Невенчанная губерния | страница 18



Душаня стыдилась своего счастья. Ей было уже за тридцать, дочка вот-вот заневестится, а она взглянет на Ивана Власыча — и обомрёт. Закачается близкое небо, вроде смыла она с себя все земное, а он спеленал её, завернул в тулуп и несёт меж сугробами через двор по морозному воздуху — из баньки в натопленную избу.

Носил он её легко, пряча улыбку в курчавую бороду. Душаня и спала у него на руке, напрочь отвыкнув от холщёвой подушки.

Года через полтора после его возвращения родила она сына, который прожил несколько месяцев и помер. Потом родились ещё двое сыновей. Старший, Матвей, появился на свет, когда крестьянам дали волю, а младший, Иван, — когда уже Надиньку выдавали замуж. Даже свадьбу пришлось на какое-то время отложить, потому как неловко было матери невесты при таком брюхе принимать сватов, присутствовать на венчании…

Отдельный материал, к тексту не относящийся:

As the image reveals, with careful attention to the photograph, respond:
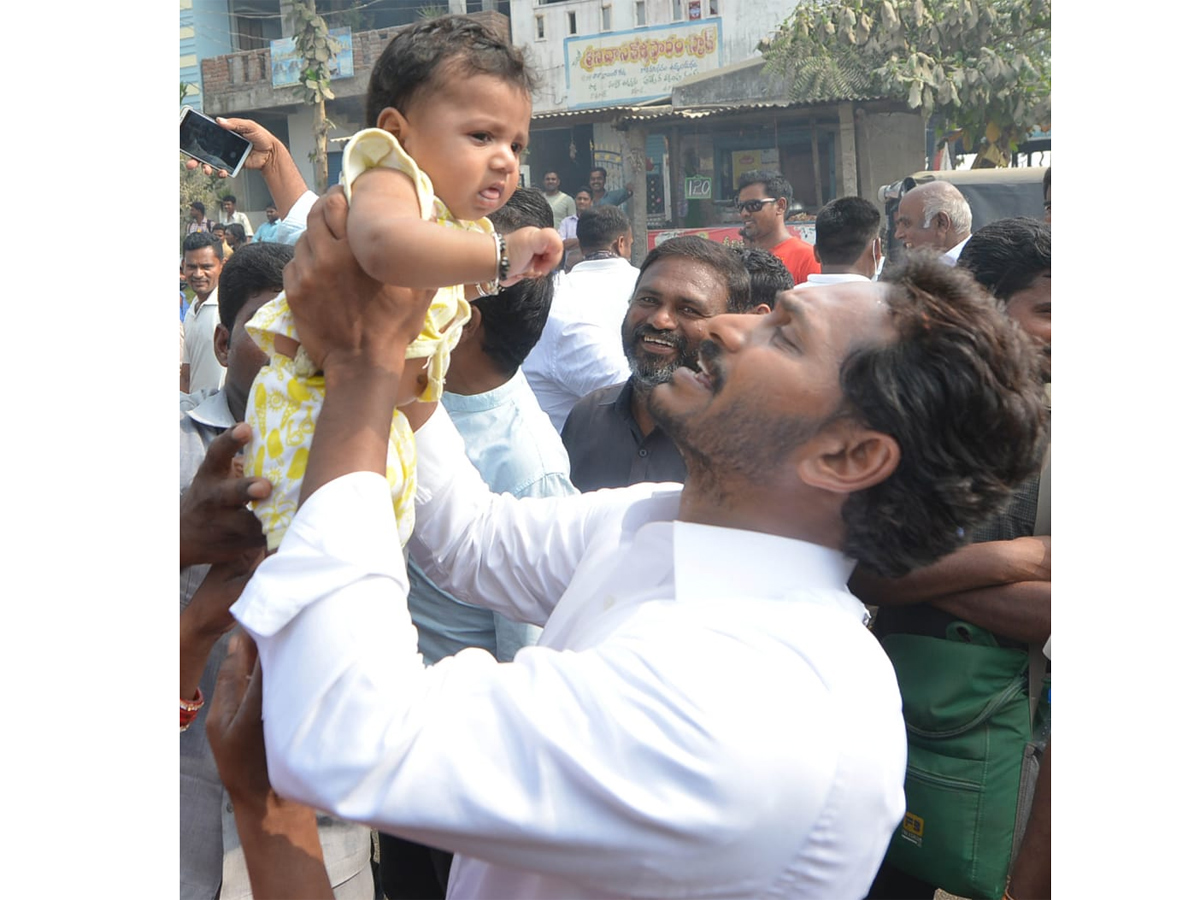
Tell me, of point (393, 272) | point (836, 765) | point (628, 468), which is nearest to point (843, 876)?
point (836, 765)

К тому времени у них уже был дом — не изба. Хоть и деревянный, но на каменном фундаменте, с высокими окошками. Просторный двор разделялся надвое. Один ход — для семьи, второй для людей, которые приходили в лавку. Дело в том, что когда не было заказов, особенно зимой, Иван Власыч работал впрок над всякой железной мелочью: ковал серпы да косы, подковы и гвозди для них — ухнали, всякое обозное скобьё. Всё это размещалось для продажи в бревенчатой пристройке при кузне.

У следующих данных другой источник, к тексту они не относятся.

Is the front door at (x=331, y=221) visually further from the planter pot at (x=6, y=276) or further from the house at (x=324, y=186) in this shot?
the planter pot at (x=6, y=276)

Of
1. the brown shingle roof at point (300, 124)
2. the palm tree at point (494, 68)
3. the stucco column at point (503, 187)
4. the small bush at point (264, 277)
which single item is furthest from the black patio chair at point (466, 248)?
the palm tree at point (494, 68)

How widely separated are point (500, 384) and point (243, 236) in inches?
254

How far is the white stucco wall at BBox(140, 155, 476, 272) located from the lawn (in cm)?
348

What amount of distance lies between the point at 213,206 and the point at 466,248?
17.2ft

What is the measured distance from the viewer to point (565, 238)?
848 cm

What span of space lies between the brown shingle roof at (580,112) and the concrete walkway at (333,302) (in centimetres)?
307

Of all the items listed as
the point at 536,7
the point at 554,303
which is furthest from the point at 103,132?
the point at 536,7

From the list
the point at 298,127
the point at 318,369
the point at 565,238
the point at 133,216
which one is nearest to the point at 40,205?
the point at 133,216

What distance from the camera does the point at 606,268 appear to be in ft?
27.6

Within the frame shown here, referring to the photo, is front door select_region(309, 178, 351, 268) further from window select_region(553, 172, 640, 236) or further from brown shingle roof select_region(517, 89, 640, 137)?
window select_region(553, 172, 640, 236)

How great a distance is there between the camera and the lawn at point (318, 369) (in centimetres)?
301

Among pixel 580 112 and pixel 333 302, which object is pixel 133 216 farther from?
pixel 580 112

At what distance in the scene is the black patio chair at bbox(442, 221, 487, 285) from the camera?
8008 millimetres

Со своей скопинской роднёй не знался, да и не интересовался ею. Мать померла ещё до Крымской войны, когда он был в солдатах, дед Филимон Огрызков пережил её всего на несколько месяцев. Всё своё состояние он отписал младшему внуку Филимону Власычу. К тому времени Филимон выгодно женился, вошёл в долю к отцу, стал одним из знатных людей в городе. А когда началась Крымская война, сыграл на отцовской жадности, подбил его на какую-то аферу с заказами для военного ведомства и в самый решающий момент изъял свои капиталы. Старшего приказчика Степана Филимон «заране перекупил», и вдвоём они так окрутили тятю, что Влас Егорыч Сафьянов остался всего лишь «компаньоном с ограниченными правами». А по сути, оказался приживальщиком в доме сына и теперь потихоньку спивался.

Обо всём этом Иван узнавал от Фаддея. Шестипалый одряхлел. Он похоронил жену и жил в доме зятя. После «воли», хоть лес и остался в собственности барина, старика от егерьства освободили, и он коротал время в кузне, занимая молчаливого Ивана своими разговорами.

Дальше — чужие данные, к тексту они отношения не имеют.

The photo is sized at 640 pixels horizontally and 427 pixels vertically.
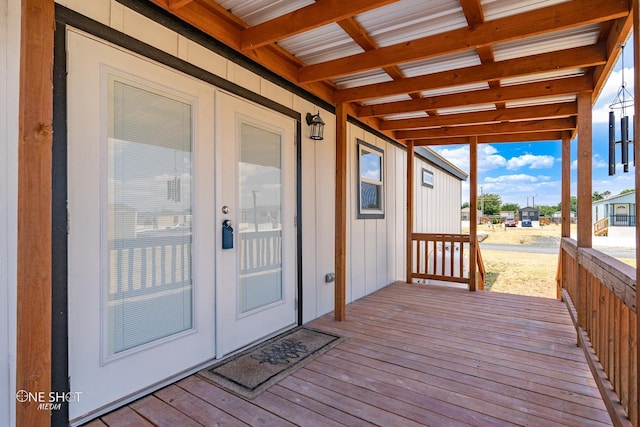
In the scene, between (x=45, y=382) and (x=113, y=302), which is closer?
(x=45, y=382)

Особой дружбы в селе кузнец ни с кем не водил. У него была Душаня — его тень и его свет, была семья и звонкоголосая кузня, где он день-деньской вызванивал ручником, как называют кузнечный лёгкий молоток. Левой с помощью клещей выхватывал из горна раскалённую добела заготовку, опускал на наковальню, а правой ударял ручником в то место, куда должна опуститься тяжёлая кувалда помощника. И пока тот делал замах — успевал ещё раз-другой тенькнуть по наковальне. Удар по горячему металлу получался мягкий — дон! А по наковальне звонкий — динь! Динь-динь! Кувалда бухала тяжело, как самый большой барабан в этом своеобразном оркестре. И неслось из кузни: дон-динь-динь! Бух! Дон-динь-динь- бух! И так день-деньской, день-деньской…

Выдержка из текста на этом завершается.